You are viewing a plain text version of this content. The canonical link for it is here.
Posted to yarn-issues@hadoop.apache.org by "Varun Vasudev (JIRA)" <ji...@apache.org> on 2016/07/12 14:59:21 UTC
[jira] [Commented] (YARN-4876) [Phase 1] Decoupled Init / Destroy of Containers from Start / Stop

    [ https://issues.apache.org/jira/browse/YARN-4876?page=com.atlassian.jira.plugin.system.issuetabpanels:comment-tabpanel&focusedCommentId=15373009#comment-15373009 ] 

Varun Vasudev commented on YARN-4876:
-------------------------------------

Thanks for all the work [~asuresh] and [~marco.rabozzi]. My apologies for the delay in reviewing the patch. Some comments -

1) What do think about renaming C_AWAITING_START to READY and ContainerState.AWAITING_START to ContainerState.READY?

2) Rename rename multistart/restart to something else. I think multiStart is awkward. Maybe something like extendedLifecycle?

3) We should retain the two params StartedContainer constructor otherwise we ended touching all the StartedContainer creations

4)
{code}
+  @Override
+  public Map<String, ByteBuffer> initializeContainer(Container container,
+      ContainerLaunchContext containerLaunchContext)
+          throws YarnException, IOException {
+
+    StartedContainer startingContainer =
+        new StartedContainer(container.getId(), container.getNodeId(), true);
{code}
Rename startingContainer to initializingContainer

5)
{code}
+  @Override
+  public Map<String, ByteBuffer> initializeContainer(Container container,
+      ContainerLaunchContext containerLaunchContext)
+          throws YarnException, IOException {

+        if (!startingContainer.allowsRestart()) {
+          throw RPCUtil.getRemoteException(
+              "Container " + startingContainer.containerId.toString()
+                  + " already initialized and does not allow reinitialization");
+        }
{code}
In this context, what does re-initialization mean? Should an app be allowed to call initialize twice?

6)
{code}
+  public void destroyContainer(ContainerId containerId, NodeId nodeId)
+      throws YarnException, IOException {

+    if (startedContainer != null) {
+      synchronized (startedContainer) {
{code}

This looks like it might be a race condition. Should we synchronize on startedContainer before checking if it's null?

7)
{code}
+        destroyContainerInternal(containerId, nodeId);
{code}
I think the destroyContainerInternal call can be moved out of synchronized block?

8)

### COLLECTED MATERIAL

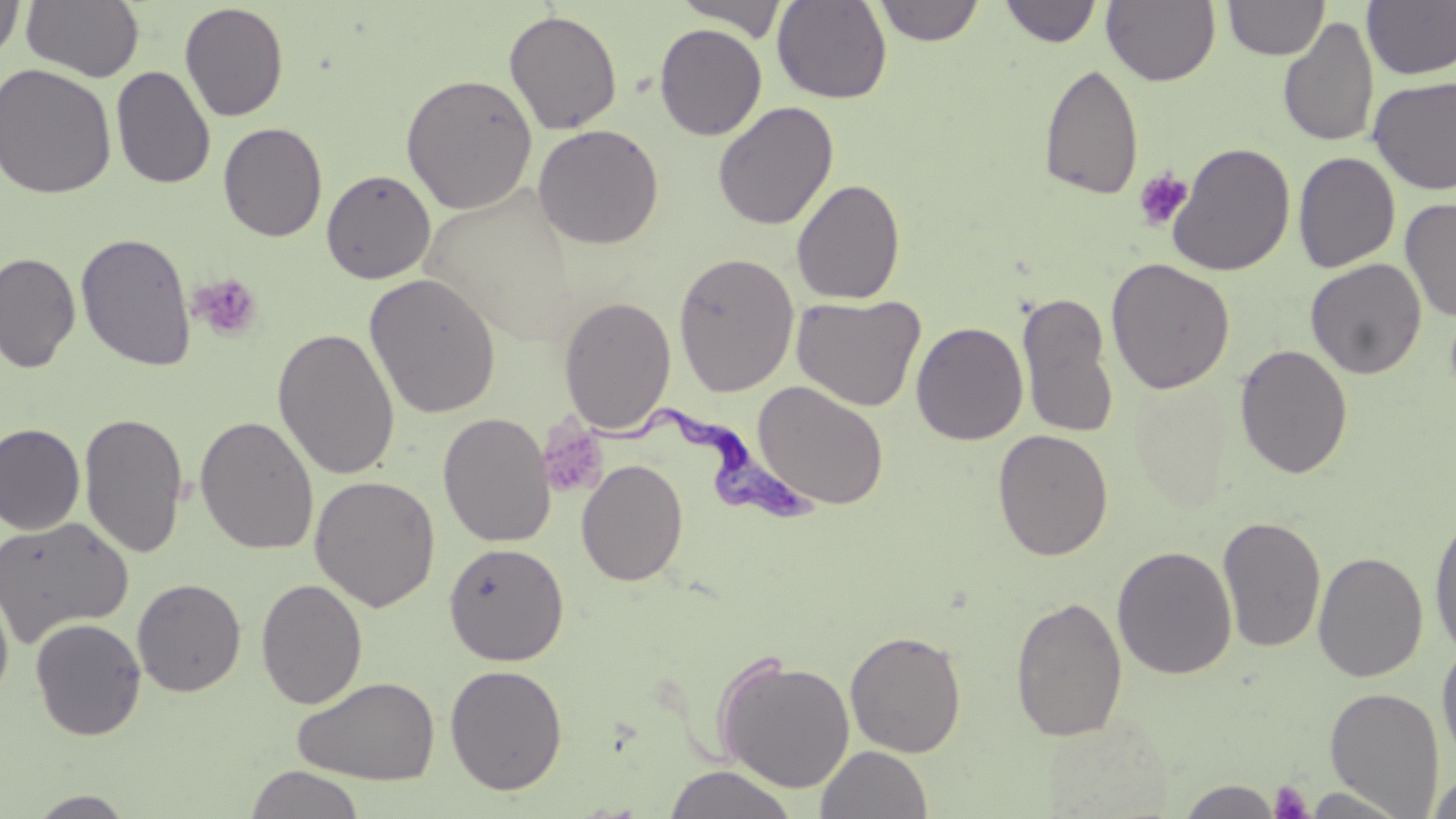 Approximate bounding boxes as (x1, y1, x2, y2) in pixels. Trypanosoma brucei locations: (587, 408, 822, 525). Platelet locations: (1133, 168, 1193, 231), (189, 273, 263, 341), (537, 421, 608, 499), (1269, 780, 1314, 819). Uninfected red blood cell locations: (0, 0, 26, 64), (21, 0, 144, 83), (675, 0, 788, 40), (772, 0, 892, 104), (874, 0, 984, 46), (1102, 0, 1220, 86), (999, 1, 1101, 47), (1223, 1, 1329, 60), (1362, 1, 1456, 80), (179, 2, 290, 122), (503, 9, 623, 135), (1279, 18, 1380, 148), (654, 23, 767, 140), (1039, 62, 1144, 201), (0, 63, 116, 199), (111, 65, 216, 190), (400, 72, 538, 215), (1367, 75, 1456, 196), (713, 101, 839, 230), (218, 123, 328, 242), (532, 124, 664, 249), (1167, 141, 1296, 277), (1292, 151, 1400, 273), (321, 169, 436, 284), (791, 178, 906, 305), (1400, 197, 1456, 322), (75, 232, 197, 372), (0, 251, 81, 373), (673, 251, 799, 397), (1105, 258, 1236, 394), (1305, 258, 1427, 379), (364, 272, 502, 419), (1016, 291, 1118, 440), (791, 293, 926, 412), (558, 295, 677, 433), (911, 321, 1029, 446), (272, 327, 400, 480), (1235, 343, 1354, 479), (753, 380, 889, 510), (79, 411, 190, 558), (438, 411, 555, 548), (194, 415, 319, 555), (0, 422, 85, 535), (992, 429, 1114, 561), (576, 458, 689, 587), (309, 475, 441, 611), (1428, 511, 1456, 660), (0, 516, 133, 647), (1218, 516, 1326, 653), (443, 541, 569, 665), (1112, 545, 1238, 679), (1313, 550, 1428, 683), (0, 578, 15, 706), (132, 578, 246, 697), (256, 578, 368, 709), (1010, 595, 1128, 742), (30, 617, 146, 740), (845, 629, 967, 758), (1436, 640, 1456, 768), (714, 654, 856, 794), (444, 663, 568, 795), (292, 675, 441, 786), (1325, 686, 1445, 816), (816, 745, 933, 818), (663, 764, 799, 819), (243, 765, 367, 819), (1428, 770, 1456, 819), (1176, 779, 1285, 818), (24, 791, 140, 818). Slide-level diagnosis: Trypanosoma brucei. One field of a larger specimen. Image is 1456×819 pixels. Light microscopy. Thin blood film. May-Grünwald-Giemsa stain. 1000x magnification.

### WHAT IS ASKED
- a) From the YARN-4876 review comment, list each identifier the reviewer proposes to rename, together with the new name suggested for it.
- b) In the YARN-4876 review comment, which call does the reviewer think could be moved out of the synchronized block?
- c) Write the next part of the YARN-4876 review comment, beginning with the content of point 8.

### ANSWER SET
- a)
- C_AWAITING_START → READY
- ContainerState.AWAITING_START → ContainerState.READY
- multistart/restart (multiStart) → something else, perhaps extendedLifecycle
- startingContainer → initializingContainer

- b) The destroyContainerInternal call.

- c)
{code}
+    if(launchContext != null || !isRestart) {
+      Map<String, ByteBuffer> serviceData = getAuxServiceMetaData();
+      if (launchContext.getServiceData()!=null &&
+          !launchContext.getServiceData().isEmpty()) {
+        for (Entry<String, ByteBuffer> meta : launchContext.getServiceData()
+            .entrySet()) {
+          if (null == serviceData.get(meta.getKey())) {
+            throw new InvalidAuxServiceException("The auxService:" + meta.getKey()
+                + " does not exist");
+          }
{code}

There's a potential NPE here - launchContext can be null and isRestart can be false leading to a NPE

9)
{code}
+  private long verifyAndGetDestroyDelay(
+      InitializeContainerRequest request,
+      ContainerTokenIdentifier containerTokenIdentifier)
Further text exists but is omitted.